Temptation pulled: two more houses, one more block, better haul.

He ignored it.

"You get greedy, you get dead," he muttered.

He cut through a back lot toward the marked extract: a half-collapsed parking garage with a shimmering field on the lower level.

On the way down the broken ramp, he heard a gunshot crack behind him and went flat by reflex. Concrete dusted his hair.

Murderhobo laughter rolled.

"Shit, sorry, thought you were a Local!"

Liar.

Barry didn't turn back. Didn't lecture. Just moved lower, staying in cover until he saw the extract zone: a circular pad glowing pale green, guarded by a pair of Blue-Eye sentry pods.

Two runners already in the zone tensed as he approached, then relaxed at his basic kit.

He stepped in.

Collar hum:

EXTRACT 1 — ACTIVESYNCING…

Five seconds.

No spider. No bomb. No charge.

Just his heart and the faint hum of NEXUS reading his inventory.

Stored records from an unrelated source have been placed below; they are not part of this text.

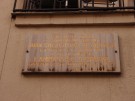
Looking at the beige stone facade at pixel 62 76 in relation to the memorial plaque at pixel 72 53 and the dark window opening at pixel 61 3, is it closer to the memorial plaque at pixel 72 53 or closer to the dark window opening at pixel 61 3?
the memorial plaque at pixel 72 53

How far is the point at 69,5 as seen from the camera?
734cm

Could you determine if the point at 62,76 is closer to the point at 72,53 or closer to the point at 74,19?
the point at 72,53

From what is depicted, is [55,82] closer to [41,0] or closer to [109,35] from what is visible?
[109,35]

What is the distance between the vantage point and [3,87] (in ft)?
Answer: 18.4

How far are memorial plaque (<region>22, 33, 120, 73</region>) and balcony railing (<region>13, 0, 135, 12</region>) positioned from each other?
695 mm

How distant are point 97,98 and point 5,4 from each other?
9.95ft

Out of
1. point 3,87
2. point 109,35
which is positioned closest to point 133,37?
point 109,35

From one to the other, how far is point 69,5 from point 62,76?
2.31 meters

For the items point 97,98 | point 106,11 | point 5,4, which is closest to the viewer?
point 97,98

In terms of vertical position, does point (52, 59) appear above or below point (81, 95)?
above

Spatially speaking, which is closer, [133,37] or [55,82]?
[55,82]

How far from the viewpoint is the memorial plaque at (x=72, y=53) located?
560 centimetres

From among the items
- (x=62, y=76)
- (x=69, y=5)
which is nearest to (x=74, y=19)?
(x=69, y=5)

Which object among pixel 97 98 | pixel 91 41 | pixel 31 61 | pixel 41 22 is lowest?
pixel 97 98
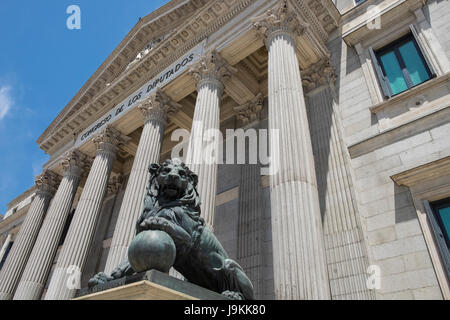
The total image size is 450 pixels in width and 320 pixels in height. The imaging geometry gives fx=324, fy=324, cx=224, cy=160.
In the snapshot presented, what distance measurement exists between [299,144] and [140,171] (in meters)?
6.81

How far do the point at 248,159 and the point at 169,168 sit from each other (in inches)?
382

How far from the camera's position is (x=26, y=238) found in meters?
17.9

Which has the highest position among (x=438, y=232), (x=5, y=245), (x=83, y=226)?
(x=5, y=245)

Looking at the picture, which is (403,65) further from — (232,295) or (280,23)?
(232,295)

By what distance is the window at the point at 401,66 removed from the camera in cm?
1067

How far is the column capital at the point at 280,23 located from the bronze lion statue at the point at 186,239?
794cm

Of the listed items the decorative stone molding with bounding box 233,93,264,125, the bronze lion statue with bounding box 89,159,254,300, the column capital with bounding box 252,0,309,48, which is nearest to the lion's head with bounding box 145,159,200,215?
the bronze lion statue with bounding box 89,159,254,300

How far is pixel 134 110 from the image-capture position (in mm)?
15625

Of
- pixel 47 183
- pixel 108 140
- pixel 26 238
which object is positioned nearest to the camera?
pixel 108 140

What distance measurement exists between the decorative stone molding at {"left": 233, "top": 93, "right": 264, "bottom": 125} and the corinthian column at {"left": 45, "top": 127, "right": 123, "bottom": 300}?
6551mm

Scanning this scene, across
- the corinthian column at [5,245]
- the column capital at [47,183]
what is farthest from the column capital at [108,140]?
the corinthian column at [5,245]

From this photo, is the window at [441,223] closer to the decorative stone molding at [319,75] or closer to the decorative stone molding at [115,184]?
the decorative stone molding at [319,75]

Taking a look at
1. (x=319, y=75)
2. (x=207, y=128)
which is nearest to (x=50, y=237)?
(x=207, y=128)

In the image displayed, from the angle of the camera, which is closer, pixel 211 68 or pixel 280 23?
pixel 280 23
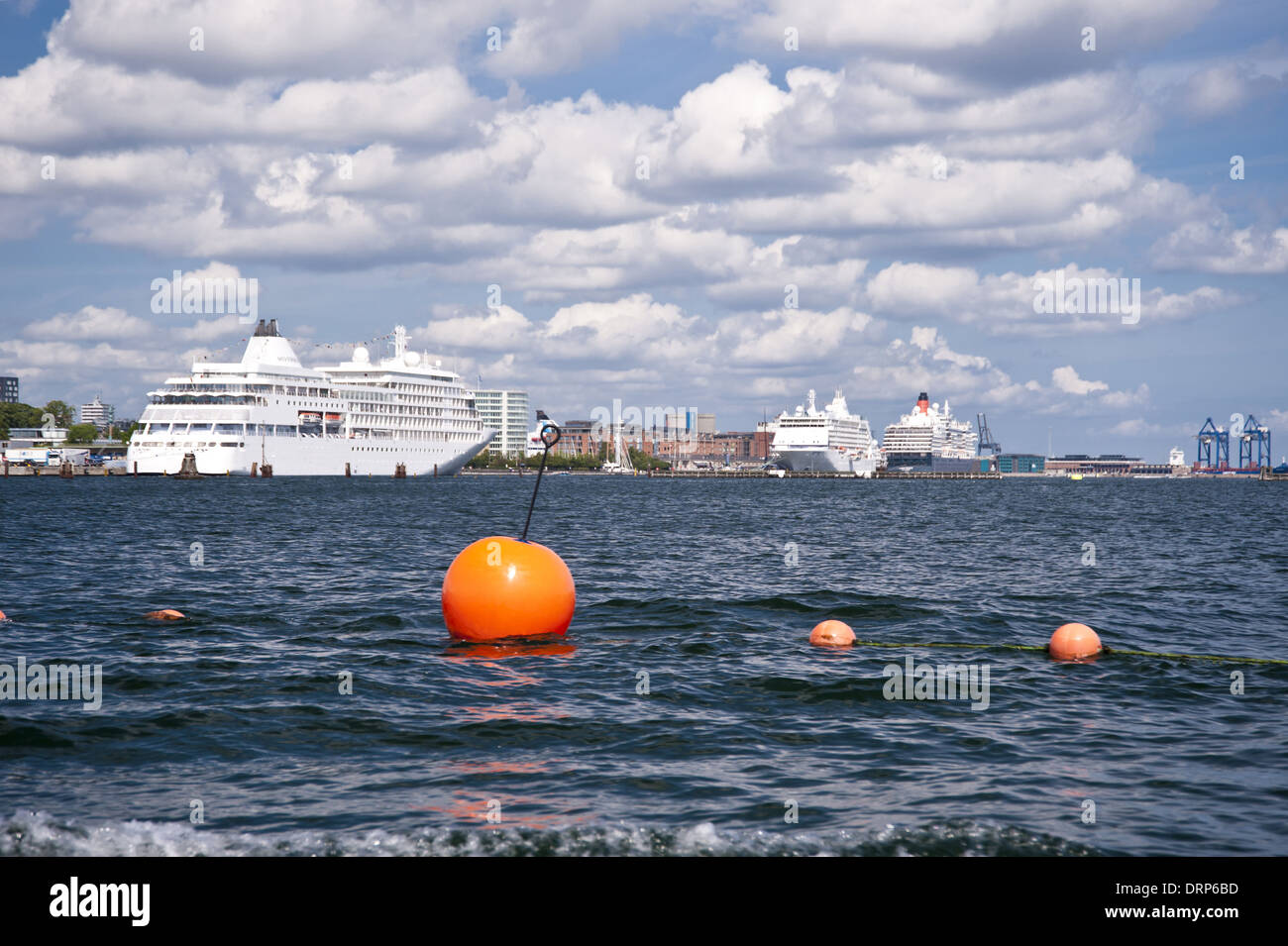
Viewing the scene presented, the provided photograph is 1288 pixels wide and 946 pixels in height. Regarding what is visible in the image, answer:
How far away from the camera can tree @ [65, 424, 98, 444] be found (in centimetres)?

SYNC COMPLETEROUND STATUS: SURVIVEDEXITING FIELD 2

White.

Then Stack air, brighter neon, shouting, alive.

Barry checked his pack.

Water, food, meds, filters—plus all his limbs un-charred.

Collar ping:

PERSONAL CREDIT: +22CLINIC ACCESS: UPDATED

Not as crazy as the bomb run. Better than the spider run. Safe.

Good.

He let himself smile for half a heartbeat.

It vanished quick.

Because safe had a cost too: if he never took bigger risks, Lissa's counter would always hover in that one-week margin, never further.

But for tonight?

Quiet feet. Clean extract. No new scars.

He could live with that.

He stepped off the pad and into the crowd, already thinking like a goblin accountant:

How much to Lissa. How much to him. How much for one more plate upgrade. How long until NEXUS stopped treating him like background noise and made another move.

After they lost, sometimes the bravest thing you did in a warzone was walk away early.